**WHAT TO PRODUCE:** Can you repeat these rows with every "damaged or defective things" swapped for "flawed objects" and everything else left unchanged?

[Dataset items]

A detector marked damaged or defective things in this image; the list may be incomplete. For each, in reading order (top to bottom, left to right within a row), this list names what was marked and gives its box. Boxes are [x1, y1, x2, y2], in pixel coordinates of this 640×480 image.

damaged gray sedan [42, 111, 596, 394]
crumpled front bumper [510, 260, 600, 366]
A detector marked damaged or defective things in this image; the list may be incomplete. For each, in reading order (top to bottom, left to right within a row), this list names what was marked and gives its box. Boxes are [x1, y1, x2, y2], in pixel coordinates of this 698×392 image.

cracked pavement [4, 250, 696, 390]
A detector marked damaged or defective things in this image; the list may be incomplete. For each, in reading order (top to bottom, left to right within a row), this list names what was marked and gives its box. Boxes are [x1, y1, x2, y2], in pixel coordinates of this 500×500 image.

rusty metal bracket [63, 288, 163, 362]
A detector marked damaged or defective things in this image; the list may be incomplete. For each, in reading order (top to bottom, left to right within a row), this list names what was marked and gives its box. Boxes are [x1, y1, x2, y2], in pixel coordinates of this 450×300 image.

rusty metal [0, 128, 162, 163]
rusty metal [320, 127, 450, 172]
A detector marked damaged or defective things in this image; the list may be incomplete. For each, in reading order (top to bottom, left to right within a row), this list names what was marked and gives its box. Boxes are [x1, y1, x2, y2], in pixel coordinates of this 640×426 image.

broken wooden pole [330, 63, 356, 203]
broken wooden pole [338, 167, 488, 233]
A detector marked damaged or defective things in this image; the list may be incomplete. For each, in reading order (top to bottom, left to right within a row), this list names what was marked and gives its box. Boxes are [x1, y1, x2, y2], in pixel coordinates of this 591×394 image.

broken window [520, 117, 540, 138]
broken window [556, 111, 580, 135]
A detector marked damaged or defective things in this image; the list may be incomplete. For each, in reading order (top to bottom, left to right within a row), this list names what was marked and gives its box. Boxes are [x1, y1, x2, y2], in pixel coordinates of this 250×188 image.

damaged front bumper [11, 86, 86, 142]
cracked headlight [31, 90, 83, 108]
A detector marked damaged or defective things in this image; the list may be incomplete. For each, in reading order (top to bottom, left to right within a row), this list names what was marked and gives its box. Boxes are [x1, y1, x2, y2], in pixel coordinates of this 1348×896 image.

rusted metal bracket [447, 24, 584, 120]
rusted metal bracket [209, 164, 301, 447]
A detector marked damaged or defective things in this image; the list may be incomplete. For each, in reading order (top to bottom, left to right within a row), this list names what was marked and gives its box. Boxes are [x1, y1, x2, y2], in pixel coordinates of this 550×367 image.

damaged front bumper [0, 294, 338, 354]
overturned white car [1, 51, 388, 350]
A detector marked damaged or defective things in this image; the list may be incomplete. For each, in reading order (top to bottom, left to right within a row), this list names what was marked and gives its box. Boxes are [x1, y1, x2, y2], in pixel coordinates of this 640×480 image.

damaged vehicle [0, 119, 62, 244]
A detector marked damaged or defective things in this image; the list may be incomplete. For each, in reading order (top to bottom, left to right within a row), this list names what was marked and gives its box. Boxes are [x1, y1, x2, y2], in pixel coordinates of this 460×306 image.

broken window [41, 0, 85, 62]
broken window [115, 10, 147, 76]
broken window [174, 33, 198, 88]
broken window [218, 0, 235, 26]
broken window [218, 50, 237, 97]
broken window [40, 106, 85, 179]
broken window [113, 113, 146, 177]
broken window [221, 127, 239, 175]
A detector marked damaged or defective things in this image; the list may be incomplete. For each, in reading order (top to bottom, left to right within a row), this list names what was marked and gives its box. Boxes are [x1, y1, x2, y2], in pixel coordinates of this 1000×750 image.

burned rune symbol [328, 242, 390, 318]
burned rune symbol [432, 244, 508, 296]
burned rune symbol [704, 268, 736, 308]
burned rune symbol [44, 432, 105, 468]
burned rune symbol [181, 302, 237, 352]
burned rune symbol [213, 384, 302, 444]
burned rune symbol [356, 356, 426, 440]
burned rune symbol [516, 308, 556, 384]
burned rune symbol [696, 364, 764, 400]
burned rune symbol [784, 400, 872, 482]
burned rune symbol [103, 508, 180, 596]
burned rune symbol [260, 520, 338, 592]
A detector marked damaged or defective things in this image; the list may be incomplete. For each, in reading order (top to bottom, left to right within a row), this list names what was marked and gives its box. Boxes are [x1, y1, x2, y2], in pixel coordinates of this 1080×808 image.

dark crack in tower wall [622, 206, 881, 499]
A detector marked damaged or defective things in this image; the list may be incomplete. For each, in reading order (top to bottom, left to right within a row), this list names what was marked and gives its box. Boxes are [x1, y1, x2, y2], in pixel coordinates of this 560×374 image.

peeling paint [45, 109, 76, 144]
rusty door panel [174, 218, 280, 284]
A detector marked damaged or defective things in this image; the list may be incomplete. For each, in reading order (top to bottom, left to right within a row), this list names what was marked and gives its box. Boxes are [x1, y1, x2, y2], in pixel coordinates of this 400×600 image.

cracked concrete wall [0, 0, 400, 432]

**ANSWER FOR THIS EXERCISE:**
A detector marked flawed objects in this image; the list may be incomplete. For each, in reading order (top to bottom, left to right within a row), this list names what was marked and gives its box. Boxes are [x1, y1, x2, y2], in pixel coordinates of this 640×480 image.

damaged gray sedan [42, 111, 596, 394]
crumpled front bumper [510, 260, 600, 366]
A detector marked flawed objects in this image; the list may be incomplete. For each, in reading order (top to bottom, left to right within a row), this list names what was marked and gives its box. Boxes are [x1, y1, x2, y2], in pixel coordinates of this 698×392 image.

cracked pavement [4, 250, 696, 390]
A detector marked flawed objects in this image; the list may be incomplete. For each, in reading order (top to bottom, left to right within a row), this list names what was marked and gives its box. Boxes are [x1, y1, x2, y2], in pixel coordinates of this 500×500 image.

rusty metal bracket [63, 288, 163, 362]
A detector marked flawed objects in this image; the list may be incomplete. For each, in reading order (top to bottom, left to right within a row), this list names what was marked and gives its box. Boxes are [x1, y1, x2, y2], in pixel coordinates of this 450×300 image.

rusty metal [0, 128, 162, 163]
rusty metal [320, 127, 450, 172]
A detector marked flawed objects in this image; the list may be incomplete. For each, in reading order (top to bottom, left to right within a row), this list names what was marked and gives its box. Boxes are [x1, y1, x2, y2], in pixel coordinates of this 640×426 image.

broken wooden pole [330, 63, 356, 203]
broken wooden pole [338, 167, 488, 233]
A detector marked flawed objects in this image; the list may be incomplete. For each, in reading order (top to bottom, left to right within a row), this list names what was marked and gives its box. Boxes are [x1, y1, x2, y2], in pixel coordinates of this 591×394 image.

broken window [520, 117, 540, 138]
broken window [556, 111, 580, 135]
A detector marked flawed objects in this image; the list may be incomplete. For each, in reading order (top to bottom, left to right within a row), this list names what was marked and gives its box. Boxes are [x1, y1, x2, y2], in pixel coordinates of this 250×188 image.

damaged front bumper [11, 86, 86, 142]
cracked headlight [31, 90, 83, 108]
A detector marked flawed objects in this image; the list may be incomplete. For each, in reading order (top to bottom, left to right within a row), this list names what was marked and gives its box. Boxes are [x1, y1, x2, y2], in pixel coordinates of this 1348×896 image.

rusted metal bracket [447, 24, 584, 120]
rusted metal bracket [209, 164, 301, 447]
A detector marked flawed objects in this image; the list may be incomplete. For each, in reading order (top to bottom, left to right within a row), this list names what was marked and gives its box. Boxes are [x1, y1, x2, y2], in pixel coordinates of this 550×367 image.

damaged front bumper [0, 294, 338, 354]
overturned white car [1, 51, 388, 350]
A detector marked flawed objects in this image; the list may be incomplete. For each, in reading order (top to bottom, left to right within a row), this list names what was marked and gives its box. Boxes are [x1, y1, x2, y2], in pixel coordinates of this 640×480 image.

damaged vehicle [0, 119, 62, 244]
A detector marked flawed objects in this image; the list may be incomplete. For each, in reading order (top to bottom, left to right within a row), this list names what was marked and gives its box. Boxes are [x1, y1, x2, y2], in pixel coordinates of this 460×306 image.

broken window [41, 0, 85, 62]
broken window [115, 10, 147, 76]
broken window [174, 33, 198, 88]
broken window [218, 0, 235, 26]
broken window [218, 50, 237, 97]
broken window [40, 106, 85, 179]
broken window [113, 113, 146, 177]
broken window [221, 127, 239, 175]
A detector marked flawed objects in this image; the list may be incomplete. For each, in reading order (top to bottom, left to right within a row), this list names what was marked and gives its box. Boxes are [x1, y1, x2, y2], in pixel coordinates of this 1000×750 image.

burned rune symbol [328, 242, 390, 318]
burned rune symbol [432, 244, 508, 296]
burned rune symbol [704, 268, 736, 308]
burned rune symbol [44, 432, 105, 468]
burned rune symbol [181, 302, 237, 352]
burned rune symbol [213, 384, 302, 444]
burned rune symbol [356, 356, 426, 440]
burned rune symbol [516, 308, 556, 384]
burned rune symbol [696, 364, 764, 400]
burned rune symbol [784, 400, 872, 482]
burned rune symbol [103, 508, 180, 596]
burned rune symbol [260, 520, 338, 592]
A detector marked flawed objects in this image; the list may be incomplete. For each, in reading order (top to bottom, left to right within a row), this list names what was marked and gives its box. Boxes are [x1, y1, x2, y2], in pixel coordinates of this 1080×808 image.

dark crack in tower wall [622, 206, 881, 499]
A detector marked flawed objects in this image; the list may be incomplete. For each, in reading order (top to bottom, left to right within a row), this list names what was marked and gives its box. Boxes are [x1, y1, x2, y2], in pixel coordinates of this 560×374 image.

peeling paint [45, 109, 76, 144]
rusty door panel [174, 218, 280, 284]
A detector marked flawed objects in this image; the list may be incomplete. For each, in reading order (top to bottom, left to right within a row), this list names what was marked and gives its box. Boxes are [x1, y1, x2, y2], in pixel coordinates of this 400×600 image.

cracked concrete wall [0, 0, 400, 432]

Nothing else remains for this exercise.